GEORGIA GOVERNOR (Toss-Up):
It has become crystal clear that the GOP made a giant goof when they nominated Nathan Deal over Karen Handel for Governor in their summer primary. Handel would have quickly put this election away, but even though Georgia is as politically Red as its clay, Deal is on the verge of blowing it. Things have spiraled downward so quickly for Deal that one wonders if he can even survive as the nominee. Deal has suffered from a string of revelations about his ethics and financial situation, stemming from a failed loan of over $2 million to his son-in-law. With reporters and opposition researchers poring over Deal’s past financial disclosures and documents, the momentum behind his campaign has screeched to a halt. This shows how individual scandals can change individual races almost overnight. At the end of the day, we don’t know what we don’t know. This race serves as a cautionary tale not to assume that the November election results will mirror a snapshot of any race on a particular day when there are weeks to go in an election. At this point, Deal and former Democratic Governor Roy Barnes appear deadlocked in a tight race, leading the Crystal Ball to hold tight to our Toss-Up rating.
We are also keeping a close eye on four swing Senate seats. In Washington Democratic Sen. Patty Murray appears to have gained an edge over Dino Rossi (R), and the same for Democratic Sen. Barbara Boxer over Republican Carly Fiorina in California . This is good news for Democrats if the new trends hold . Meanwhile in Wisconsin it is the Republicans who sense a lead. Their new nominee Ron Johnson is leading Sen. Russ Feingold (D) in several public and private polls.

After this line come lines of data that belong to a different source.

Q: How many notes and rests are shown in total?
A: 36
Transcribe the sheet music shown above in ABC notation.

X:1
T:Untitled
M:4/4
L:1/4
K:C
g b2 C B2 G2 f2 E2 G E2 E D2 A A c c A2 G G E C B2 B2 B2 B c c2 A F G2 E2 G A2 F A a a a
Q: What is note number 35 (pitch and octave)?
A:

Feingold is a tough, experienced competitor, though, and no sensible observer is going to count him out at this early point in the general election, especially with the debates still to come. Finally, in West Virginia , which we have as leaning Democratic, it is now obvious that Gov. Joe Manchin (D) has an unexpectedly difficult election on his hands with Republican John Raese. Manchin is very popular by every objective measure, but the dislike of President Obama and some of his policies in the Mountain State is so manifest that even an admired Democrat is struggling. There are no new calls in this quadruple electoral twist, but we like for our readers to follow the progression of our thinking where possible.
Larry J. Sabato is the director of the Center for Politics at the University of Virginia.